Last Friday, I fronted up at Hope103.2 FM radio station, ready to be interviewed by Leigh Hatcher for his Sunday evening program ‘Open House’. Although feeling a little nervous, I was looking forward to it. After all, I knew that anything I might say that was too way off could be edited out! Leigh Hatcher greeted me warmly and suggested he take a photo for the station’s Facebook page. Then as we sat down in his studio, he told me we would be talking about mentoring, something he believes can be so valuable to people.

Now this was a very sensible suggestion, since my new book Soul Friend: The story of a shared spiritual journey, which has just been released, is about the warm, life-giving relationship that developed between my mentor and me during our fifteen years of meeting together and the great encouragement she was to me in my struggles during this time. However, I had thought Leigh might ask questions about the book itself, such as why I wrote it, what a ‘soul friend’ is, how I met my mentor, how I as a novelist came to be writing non-fiction, and other similar questions. Obviously, a quick mental back flip was required. So I put on my mentor hat and marshalled my thoughts.

Leigh’s questions were excellent and I did my best. I knew I was quite capable of talking about mentoring and enjoyed myself. But afterwards … well, you can imagine how my thoughts went! Why didn’t I say this? Why hadn’t I thought of that? Why couldn’t I remember that definition of mentoring I knew so well? Or the list of qualities of a mentor I myself had written?

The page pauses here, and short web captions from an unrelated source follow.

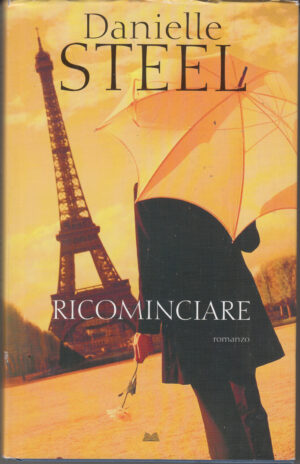 Ricominciare di Danielle Steel ed. Mondolibri
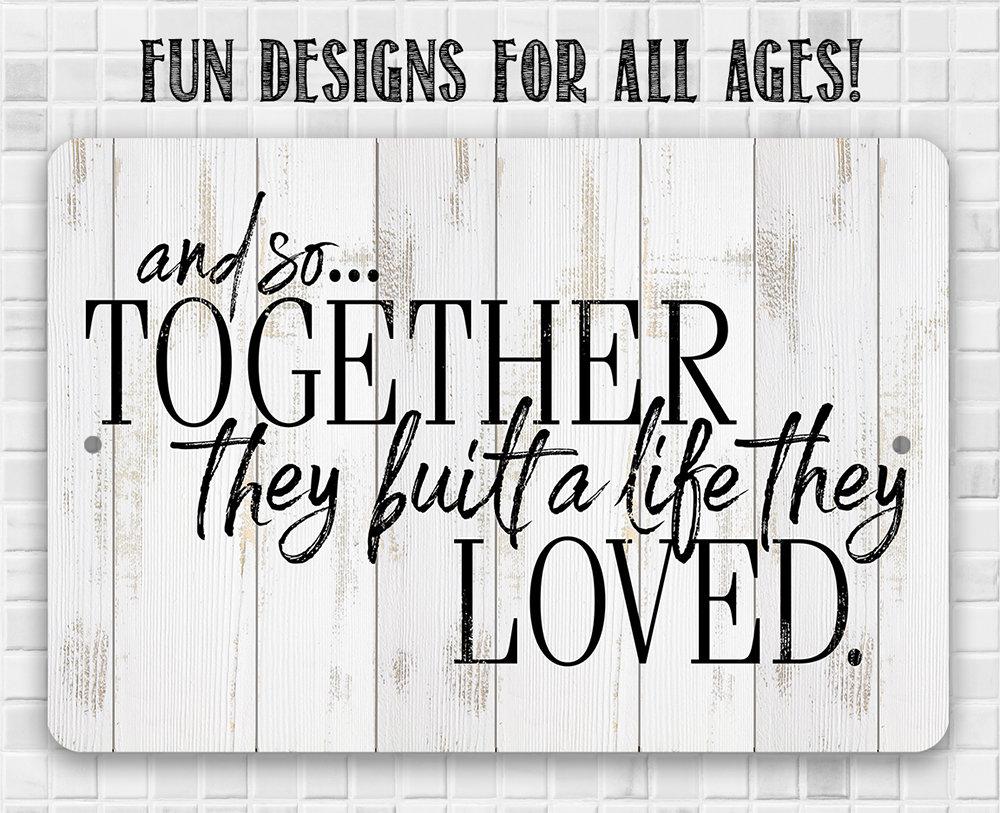 And So Together - Metal Sign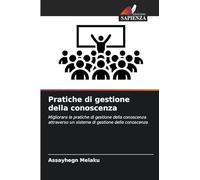 Pratiche di gestione della conoscenza: Migliorare le pratiche di gestione della conoscenza attraverso un sistema di gestione della conoscenza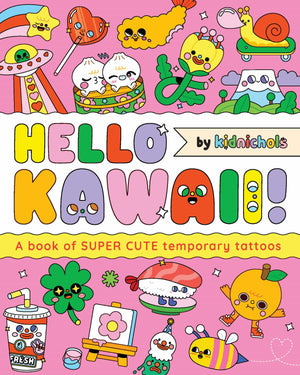 Hello Kawaii!: A Book Of Super Cute Temporary Tattoos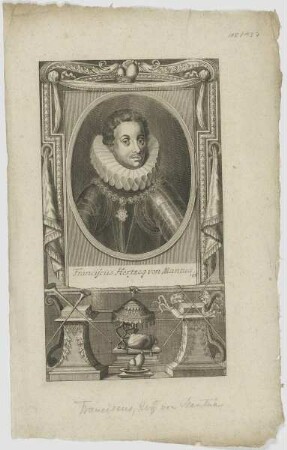Bildnis des Franciscus Hertzog von Mantua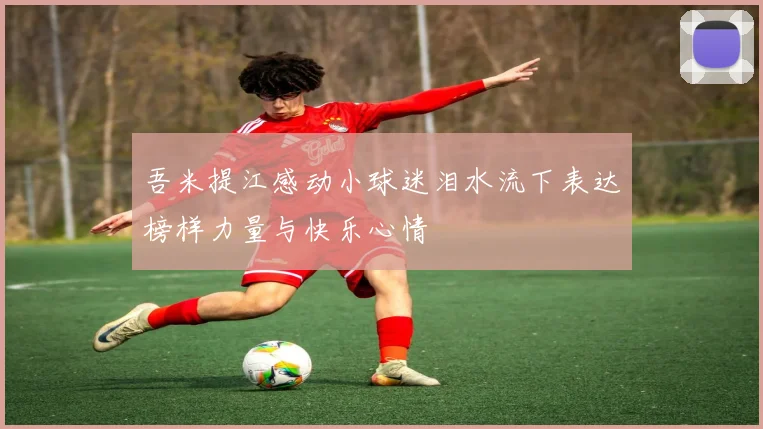 吾米提江感动小球迷泪水流下表达榜样力量与快乐心情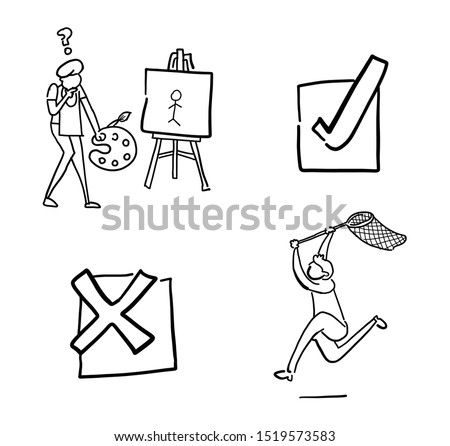 Quick hand drawing man and object set. Painter artist draws stickman, check mark, x mark and man running and holding net to catch. Black outlines and white background.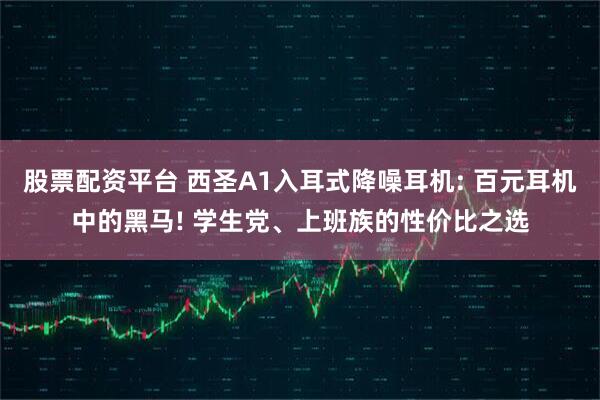 股票配资平台 西圣A1入耳式降噪耳机: 百元耳机中的黑马! 学生党、上班族的性价比之选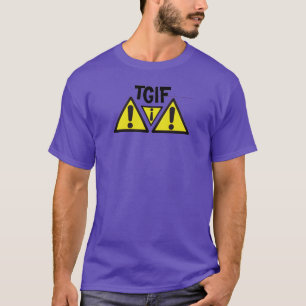 TGIF-garanti från dalDesignNZ (S-6XL) T Shirt
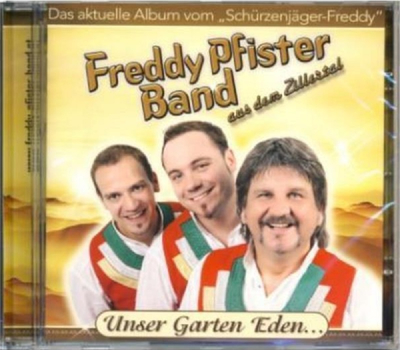 Freddy Pfister Band - Unser Garten Eden...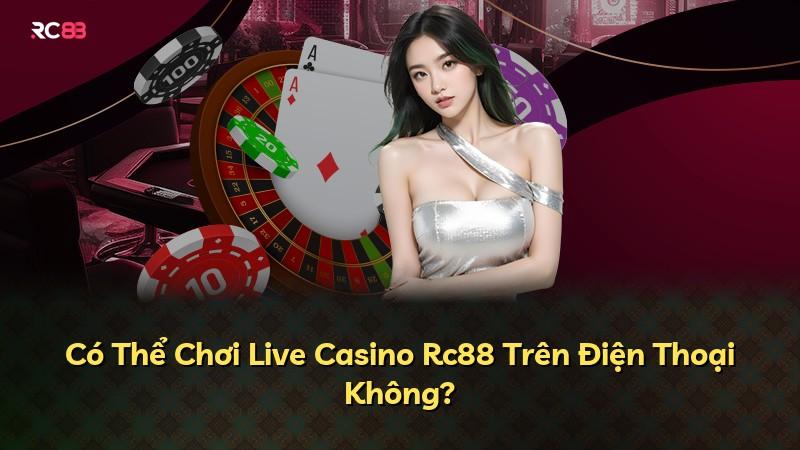 Có Thể Chơi Live Casino Rc88 Trên Điện Thoại Không?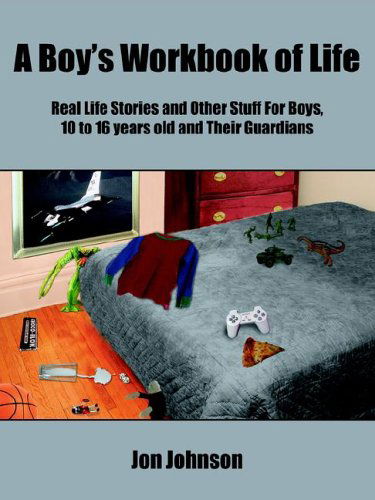 Cover for Jon Johnson · A Boy's Workbook of Life: Real Life Stories and Other Stuff for Boys, 10 to 16 Years Old and Their Guardians (Paperback Book) (2005)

I returned home and, still in my rather fazed, post-interview state, opened my computer. And there I found an email from a younger friend who is part of my little prayer team. All it had in it was the following verse:

Now may the Lord of peace himself give you peace at all times and in every way … 2 Thess 3:16

As I sat smiling at the screen, I knew I needed to hand over the whole interview to God, put it behind me and receive that peace this verse talks about. I had done my best. Now I needed to rest in that and in the peace God is willing to give us at all times.

May you too know this same deep peace in your heart right now, however good you are at post mortems and whatever your situation in life.